**Objective:** Find "Is misty valley" in the records that follow; print that line and each subsequent line through the last one, verbatim and with nothing added.

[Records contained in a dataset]
+ + + + +

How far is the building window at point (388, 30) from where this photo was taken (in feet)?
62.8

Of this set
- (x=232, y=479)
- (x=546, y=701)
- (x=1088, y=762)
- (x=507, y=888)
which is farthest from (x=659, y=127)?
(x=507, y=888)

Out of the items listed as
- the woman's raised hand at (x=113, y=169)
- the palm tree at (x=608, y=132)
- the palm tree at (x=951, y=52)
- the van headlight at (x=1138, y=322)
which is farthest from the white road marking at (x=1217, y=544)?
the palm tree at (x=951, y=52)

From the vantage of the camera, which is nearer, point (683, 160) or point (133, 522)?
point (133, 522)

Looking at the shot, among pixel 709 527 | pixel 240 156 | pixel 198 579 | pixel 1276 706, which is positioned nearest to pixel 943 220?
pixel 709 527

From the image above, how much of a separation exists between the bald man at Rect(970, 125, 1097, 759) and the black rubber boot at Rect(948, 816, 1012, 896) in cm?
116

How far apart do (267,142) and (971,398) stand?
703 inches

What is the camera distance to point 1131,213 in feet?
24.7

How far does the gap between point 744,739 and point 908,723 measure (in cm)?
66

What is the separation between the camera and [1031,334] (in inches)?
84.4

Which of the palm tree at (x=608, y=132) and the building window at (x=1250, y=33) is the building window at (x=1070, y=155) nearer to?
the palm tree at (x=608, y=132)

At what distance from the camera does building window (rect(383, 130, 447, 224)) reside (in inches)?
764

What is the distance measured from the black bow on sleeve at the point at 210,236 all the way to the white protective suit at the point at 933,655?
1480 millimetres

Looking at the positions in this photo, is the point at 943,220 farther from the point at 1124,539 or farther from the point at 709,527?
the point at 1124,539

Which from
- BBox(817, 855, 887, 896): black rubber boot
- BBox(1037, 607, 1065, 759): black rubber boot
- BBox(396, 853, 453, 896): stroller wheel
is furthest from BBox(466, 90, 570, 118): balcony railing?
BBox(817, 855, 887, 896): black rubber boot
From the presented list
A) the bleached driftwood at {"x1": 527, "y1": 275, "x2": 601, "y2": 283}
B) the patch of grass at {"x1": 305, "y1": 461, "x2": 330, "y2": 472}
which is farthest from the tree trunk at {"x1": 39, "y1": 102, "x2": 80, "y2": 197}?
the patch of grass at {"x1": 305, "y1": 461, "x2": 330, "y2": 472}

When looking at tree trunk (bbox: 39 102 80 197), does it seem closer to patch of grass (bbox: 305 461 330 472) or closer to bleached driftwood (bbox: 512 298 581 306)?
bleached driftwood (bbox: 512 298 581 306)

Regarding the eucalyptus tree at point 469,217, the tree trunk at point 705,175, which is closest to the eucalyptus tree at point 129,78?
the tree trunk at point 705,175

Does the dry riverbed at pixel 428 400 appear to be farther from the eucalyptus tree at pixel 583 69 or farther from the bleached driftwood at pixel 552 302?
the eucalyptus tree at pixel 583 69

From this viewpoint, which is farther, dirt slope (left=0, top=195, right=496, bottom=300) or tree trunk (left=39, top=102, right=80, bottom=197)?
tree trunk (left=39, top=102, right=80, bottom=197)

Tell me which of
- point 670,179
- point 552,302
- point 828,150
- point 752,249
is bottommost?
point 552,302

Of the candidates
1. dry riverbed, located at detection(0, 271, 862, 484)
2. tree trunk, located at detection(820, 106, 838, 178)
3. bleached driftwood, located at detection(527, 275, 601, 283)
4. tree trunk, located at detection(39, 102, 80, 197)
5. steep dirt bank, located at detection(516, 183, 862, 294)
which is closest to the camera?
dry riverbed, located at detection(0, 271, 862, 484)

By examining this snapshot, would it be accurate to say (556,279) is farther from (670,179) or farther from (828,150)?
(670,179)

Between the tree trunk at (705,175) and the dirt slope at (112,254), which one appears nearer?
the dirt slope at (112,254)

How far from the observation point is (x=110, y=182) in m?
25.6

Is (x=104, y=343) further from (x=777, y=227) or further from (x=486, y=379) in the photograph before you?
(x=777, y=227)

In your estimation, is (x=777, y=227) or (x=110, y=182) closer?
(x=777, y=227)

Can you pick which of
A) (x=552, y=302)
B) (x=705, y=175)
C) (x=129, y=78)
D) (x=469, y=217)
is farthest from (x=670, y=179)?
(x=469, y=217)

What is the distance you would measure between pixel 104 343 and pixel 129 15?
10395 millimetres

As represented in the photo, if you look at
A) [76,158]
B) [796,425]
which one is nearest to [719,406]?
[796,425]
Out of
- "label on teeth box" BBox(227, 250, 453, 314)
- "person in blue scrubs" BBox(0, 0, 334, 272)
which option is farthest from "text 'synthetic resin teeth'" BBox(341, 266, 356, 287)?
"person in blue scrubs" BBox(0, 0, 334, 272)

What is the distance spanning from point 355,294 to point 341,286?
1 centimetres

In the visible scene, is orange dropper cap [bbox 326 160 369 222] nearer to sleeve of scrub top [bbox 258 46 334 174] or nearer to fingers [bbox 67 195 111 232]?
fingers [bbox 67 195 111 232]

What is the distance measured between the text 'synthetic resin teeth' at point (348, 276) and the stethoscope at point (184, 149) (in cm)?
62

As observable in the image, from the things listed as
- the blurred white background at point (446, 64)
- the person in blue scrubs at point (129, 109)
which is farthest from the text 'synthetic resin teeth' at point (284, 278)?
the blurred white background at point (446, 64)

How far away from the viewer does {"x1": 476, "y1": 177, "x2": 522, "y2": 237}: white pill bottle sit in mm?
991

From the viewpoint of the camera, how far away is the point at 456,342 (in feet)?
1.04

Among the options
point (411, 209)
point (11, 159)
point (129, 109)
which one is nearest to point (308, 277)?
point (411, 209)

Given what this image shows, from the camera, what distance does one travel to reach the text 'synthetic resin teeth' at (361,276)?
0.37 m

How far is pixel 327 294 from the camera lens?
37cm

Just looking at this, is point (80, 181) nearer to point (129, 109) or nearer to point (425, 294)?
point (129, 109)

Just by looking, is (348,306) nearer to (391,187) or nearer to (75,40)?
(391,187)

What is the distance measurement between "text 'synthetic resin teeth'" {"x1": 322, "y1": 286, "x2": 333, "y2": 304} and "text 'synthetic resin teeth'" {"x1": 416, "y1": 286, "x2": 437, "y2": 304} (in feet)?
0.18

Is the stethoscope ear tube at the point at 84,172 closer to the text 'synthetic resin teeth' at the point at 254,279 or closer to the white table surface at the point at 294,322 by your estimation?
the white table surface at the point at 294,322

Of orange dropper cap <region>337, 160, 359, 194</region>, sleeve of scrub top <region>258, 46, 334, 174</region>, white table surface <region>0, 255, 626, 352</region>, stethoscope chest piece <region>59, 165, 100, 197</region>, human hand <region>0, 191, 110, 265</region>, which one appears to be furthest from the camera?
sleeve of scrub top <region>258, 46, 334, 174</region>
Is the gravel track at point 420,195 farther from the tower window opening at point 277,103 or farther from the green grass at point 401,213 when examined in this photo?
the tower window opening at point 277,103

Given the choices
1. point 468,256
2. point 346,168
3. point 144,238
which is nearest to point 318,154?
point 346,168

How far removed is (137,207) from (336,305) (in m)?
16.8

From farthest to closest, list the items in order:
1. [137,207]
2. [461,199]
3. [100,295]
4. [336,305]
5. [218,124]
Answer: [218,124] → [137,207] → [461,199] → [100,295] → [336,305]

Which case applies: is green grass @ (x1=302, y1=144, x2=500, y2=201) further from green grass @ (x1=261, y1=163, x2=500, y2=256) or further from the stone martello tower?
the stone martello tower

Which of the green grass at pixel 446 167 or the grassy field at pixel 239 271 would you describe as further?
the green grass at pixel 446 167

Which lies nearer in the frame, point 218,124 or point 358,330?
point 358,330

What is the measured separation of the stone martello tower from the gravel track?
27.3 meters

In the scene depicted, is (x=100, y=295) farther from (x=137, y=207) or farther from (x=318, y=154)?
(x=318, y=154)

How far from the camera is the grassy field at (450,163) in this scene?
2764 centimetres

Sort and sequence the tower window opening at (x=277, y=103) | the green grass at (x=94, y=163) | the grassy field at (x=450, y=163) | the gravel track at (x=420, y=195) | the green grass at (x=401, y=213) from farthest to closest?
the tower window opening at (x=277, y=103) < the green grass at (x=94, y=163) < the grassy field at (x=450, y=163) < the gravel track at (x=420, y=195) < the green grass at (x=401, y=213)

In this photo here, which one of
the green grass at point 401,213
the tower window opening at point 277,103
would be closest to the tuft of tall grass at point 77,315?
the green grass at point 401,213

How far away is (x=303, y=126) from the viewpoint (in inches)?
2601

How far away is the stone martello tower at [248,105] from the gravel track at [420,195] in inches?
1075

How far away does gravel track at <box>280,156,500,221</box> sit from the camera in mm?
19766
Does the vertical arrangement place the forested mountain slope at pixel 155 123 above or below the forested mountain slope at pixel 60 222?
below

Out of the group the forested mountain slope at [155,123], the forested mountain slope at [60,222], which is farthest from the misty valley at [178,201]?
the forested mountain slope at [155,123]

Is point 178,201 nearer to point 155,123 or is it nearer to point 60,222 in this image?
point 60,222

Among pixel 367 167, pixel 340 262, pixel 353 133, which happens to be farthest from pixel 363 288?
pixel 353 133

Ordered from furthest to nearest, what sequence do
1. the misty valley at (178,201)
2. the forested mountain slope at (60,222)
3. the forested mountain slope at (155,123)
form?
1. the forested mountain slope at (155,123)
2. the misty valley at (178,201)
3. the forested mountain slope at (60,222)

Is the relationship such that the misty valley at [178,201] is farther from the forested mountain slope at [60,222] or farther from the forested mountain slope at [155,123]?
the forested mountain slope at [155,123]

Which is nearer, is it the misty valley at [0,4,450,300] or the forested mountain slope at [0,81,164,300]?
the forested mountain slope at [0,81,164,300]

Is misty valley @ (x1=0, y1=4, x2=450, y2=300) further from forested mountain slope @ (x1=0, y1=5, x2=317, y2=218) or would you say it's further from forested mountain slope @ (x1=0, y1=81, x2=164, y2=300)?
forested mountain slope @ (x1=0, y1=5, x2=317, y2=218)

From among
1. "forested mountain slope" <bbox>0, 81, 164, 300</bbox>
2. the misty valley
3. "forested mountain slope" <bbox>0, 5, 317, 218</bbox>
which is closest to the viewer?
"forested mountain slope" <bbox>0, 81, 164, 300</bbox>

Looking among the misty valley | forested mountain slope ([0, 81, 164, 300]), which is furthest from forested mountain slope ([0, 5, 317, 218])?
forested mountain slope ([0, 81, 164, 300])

+ + + + +

**Output of the task:**
Is misty valley @ (x1=0, y1=4, x2=450, y2=300) further from forested mountain slope @ (x1=0, y1=5, x2=317, y2=218) or would you say it's further from forested mountain slope @ (x1=0, y1=81, x2=164, y2=300)?
forested mountain slope @ (x1=0, y1=5, x2=317, y2=218)

From among
1. "forested mountain slope" <bbox>0, 81, 164, 300</bbox>
2. the misty valley
3. "forested mountain slope" <bbox>0, 5, 317, 218</bbox>
which is closest to the viewer?
"forested mountain slope" <bbox>0, 81, 164, 300</bbox>

Looking among the misty valley | forested mountain slope ([0, 81, 164, 300]), which is furthest from forested mountain slope ([0, 5, 317, 218])?
forested mountain slope ([0, 81, 164, 300])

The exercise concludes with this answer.